Self-Care Starts In The Kitchen!

Kitchen from Flickr via Wylio
© 2007 Dru Kelly, Flickr | CC-BY-ND | via Wylio

We need to talk.

I’m hearing so often from people that they have limited time to spend cooking in the kitchen.

I get it. We’re all so busy working long hours; commuting; ferrying kids around; and just plain exhausted when we ARE home.

The thing is; eating; not just in terms of WHAT we eat, but HOW we eat, is so important to our wellbeing.

Obviously there’s going to be times when we just can’t (for whatever reason), but I believe it’s worth making damn sure that most days in the week we devote a certain amount of time to preparing at least one of our daily meals (ideally the main meal) in the kitchen.

No matter whether it’s a fancy schmancy dish, or you’re just whacking a spud in the oven to bake and heating up some baked beans; time spent in the kitchen is time well spent.

Maybe this is easy for me to say and I’m not being understanding of people’s lifestyles, but if you are so busy that you don’t have enough time to invest in self-care (of which cooking for yourself definitely is), I feel like this is not a sustainable situation.

If you’re a gazillionaire and can afford a vegan meal delivery service bringing fresh meals to your door every day – more power to you.

But even if you WERE a gazillionaire who could afford a vegan meal delivery service – this still isn’t ideal, because you’ll have little connection to the food you’re eating.

You won’t have gone through the creative (and oftentimes meditative) process of preparing and cooking your meal, which would’ve invested you with an emotional connection to it.

And I KNOW you guys are better than this but just in case anyone is about to utter these words; please stop with the ‘but I can’t cook‘ BS.

Can you read? Well then you can cook.

Yes you can.

Stop it.

No-one knew how to cook before they tried it. They just bothered their arse to read a recipe and follow the instructions. The more you do it the more you’ll learn what goes with what and get creative about adding and adjusting ingredients. Just DO IT. Because you CAN!

 

Here are my 4 sneaky ways of guilting encouraging you to get yo’ ass into the kitch! 🙂

 

1. Make kitchen time non-negotiable

Reframe kitchen time in your mind as something that is not up for negotiation. See it in the same light as cleaning your teeth; washing your clothes; wiping your butt…uh…sorry for that last one, but you get the point. Lots of people currently see it as something they can choose to do or not do.

You can choose to spend an hour cooking yourself a delicious meal, or watching a couple of eps from your current favourite box set and dialling some grub in. Let’s take the choice out of kitchen time and make it something we do automatically on most days.

 

2. Make your kitchen a place where you want to hang out!

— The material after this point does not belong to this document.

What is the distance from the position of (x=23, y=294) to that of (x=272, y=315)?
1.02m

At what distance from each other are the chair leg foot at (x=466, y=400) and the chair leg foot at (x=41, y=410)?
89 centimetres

‘But I have a crappy kitchen’ I hear you say.

Yup, me too.

Doesn’t matter how swanky or downmarket your kitchen is. Mine is a small kitchen in a London flat. It has old-fashioned units and laminate counter tops. However, I feel warm towards the space as I’ve spent many hours there cooking great food. I’m happy to be there as long as it’s clean and somewhat ordered.

Make the effort to always have clear and clean counter space. If you haven’t already, organise your pots and pans and cooking stuff so you know where everything is.

Your kitchen doesn’t have to be all shiny stainless-steel and granite surfaces; it just has to be a clean, pleasant space that you want to spend time in.

To that end…..

 

3. Cooking time is podcast or music time!!

Some may say ‘no, you must put your entire focus on the food you are preparing.’ I say pish! I’ve made a ton of meals to the accompaniment of my fave podcast or album and in my opinion it does NOT detract from the focus you give the meal you’re making or affect the end result.

Anything that makes you enjoy kitchen time and associate it with fun and relaxation is cool with me.

 

4. See kitchen time as an investment in your wellbeing

As much as exercise, meditation or any other self-care activity you partake in; time spent in the kitchen is an investment in your wellbeing.

If you can make it a habit as much as these other things are, you’ll feel the benefits both physically and mentally.

These benefits include:

  • You’ll be eating much better quality food than if you eat out or take out.
  • Restaurant and take-out food often contains way more oil than it needs to. If heart disease or weight loss is an area of concern to you, the best thing you can do is to cook your own meals.
  • The processes of chopping, stirring, mixing etc (depending on what you’re making!) can be surprisingly relaxing and meditative.
  • Even if you’ve done bugger-all else all day – by making a delicious meal you’ll get that sense of achievement and feeling that you’ve done something super productive.
  • You’ll be constantly learning about food. The more you cook, the better your food will get!